#### YOUR TASK
Quote word for word from the line holding "Im so fucking tired" to the last line below, including both, and omit any pictures.

#### RECORDS SHOWN

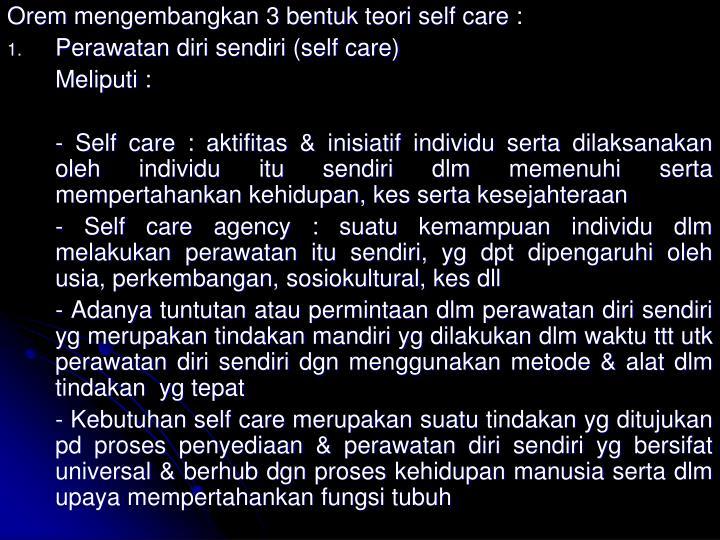 Orem mengembangkan 3 bentuk teori self care :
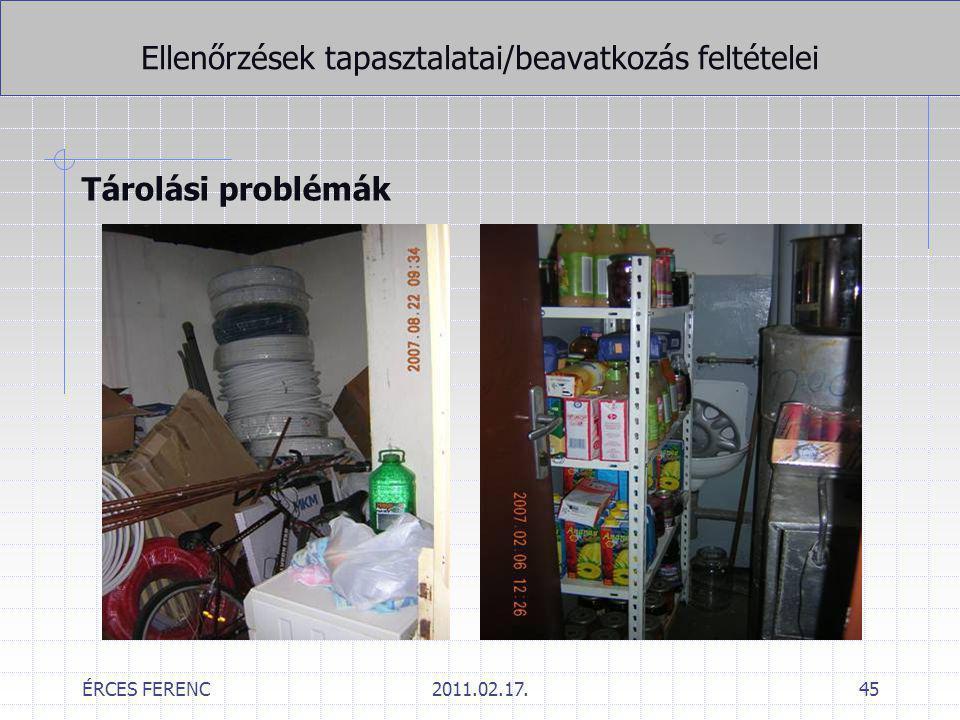 ÉRCES FERENC2011.02.17.45 Ellenőrzések tapasztalatai/beavatkozás feltételei Tárolási problémák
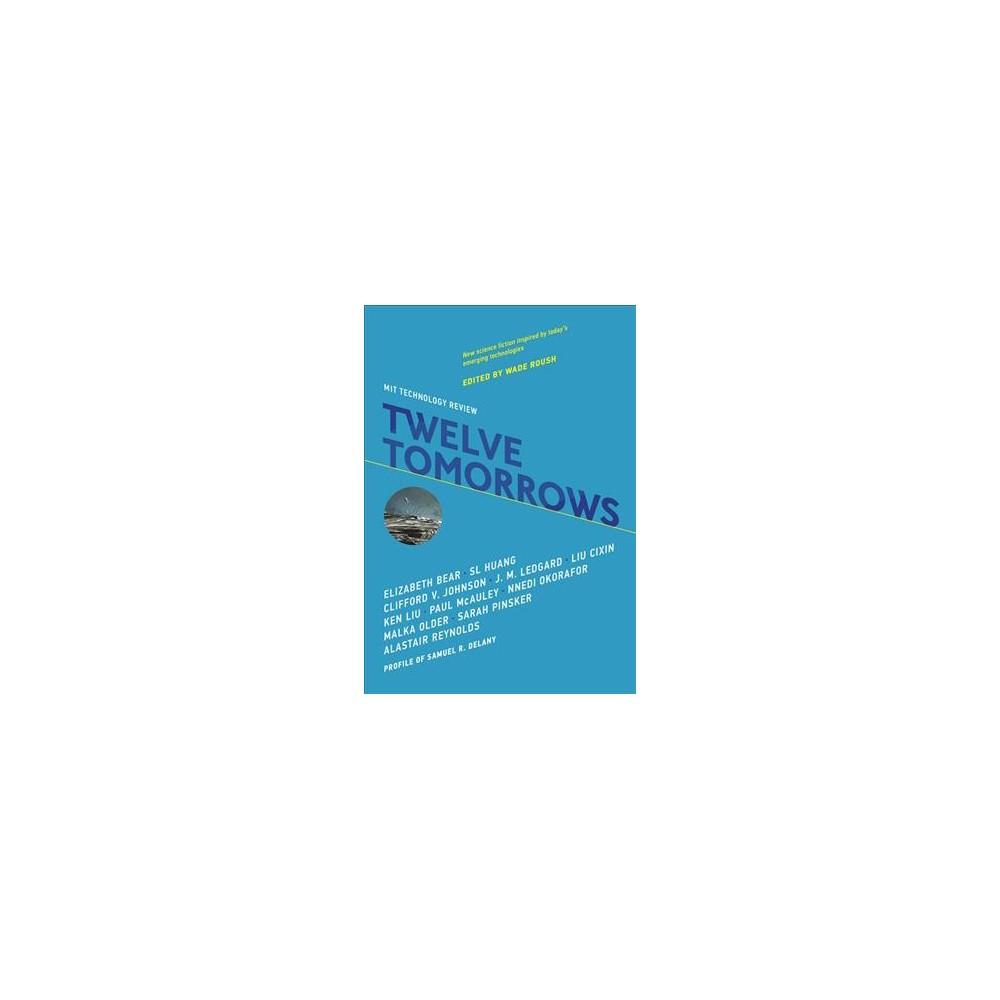 Twelve Tomorrows - by Sl Huang & Elizabeth Bear & Clifford V. Johnson (Paperback)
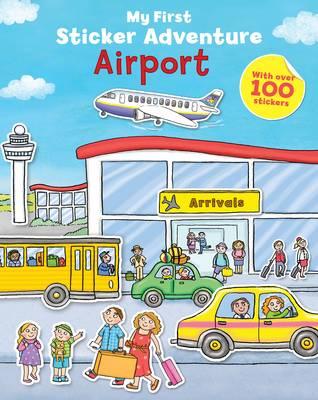 My First Sticker Adventure Airport - My First Sticker Adventure (Paperback)
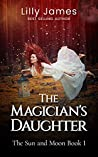 The Magician's Daughter: The Sun and Moon Book 1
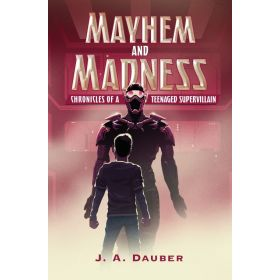 Mayhem and Madness: Chronicles of a Teenaged Supervillain (Paperback)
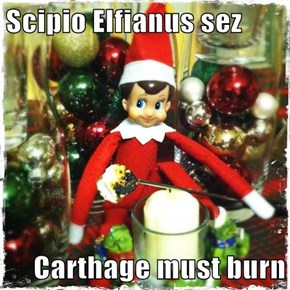 Scipio Elfianus sez  Carthage must burn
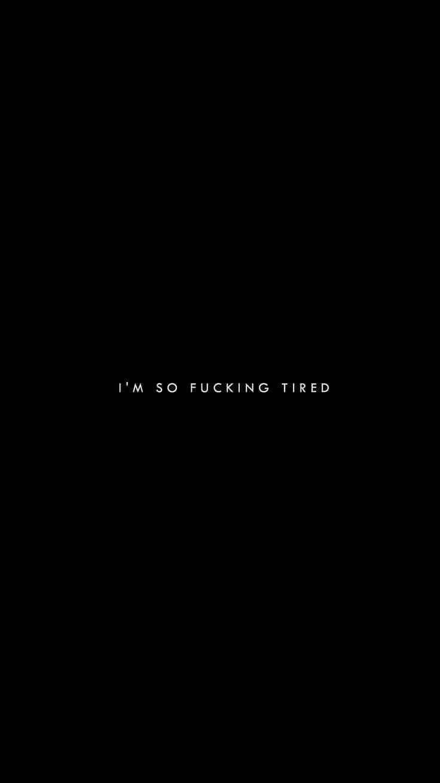Im so fucking tired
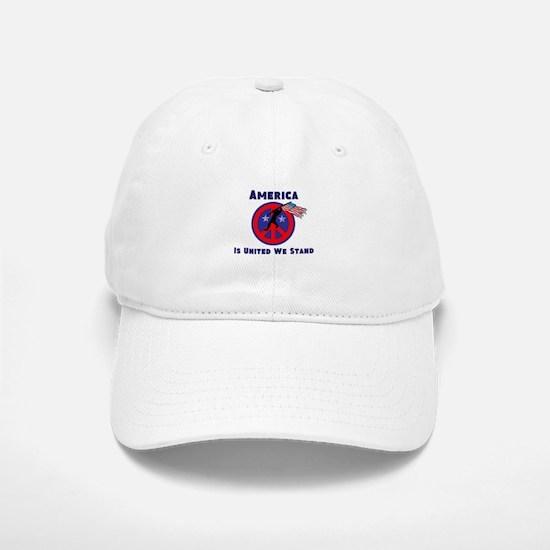 America is United We Stand Baseball Baseball Baseball Cap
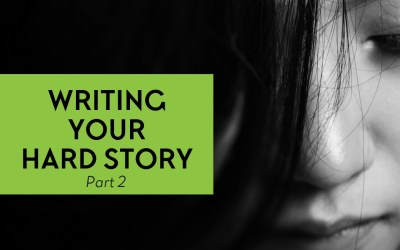 Eps. #119B: Writing Your Hard Story – Part 2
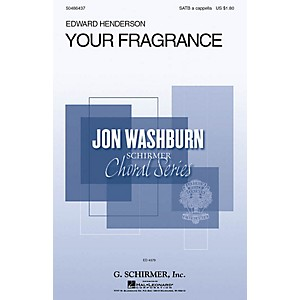 G. Schirmer Your Fragrance Jon Washburn Choral Series SATB a cappella com...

#### REPLY TO THE EXERCISE
Im so fucking tired
 America is United We Stand Baseball Baseball Baseball Cap
 Eps. #119B: Writing Your Hard Story – Part 2
 G. Schirmer Your Fragrance Jon Washburn Choral Series SATB a cappella com...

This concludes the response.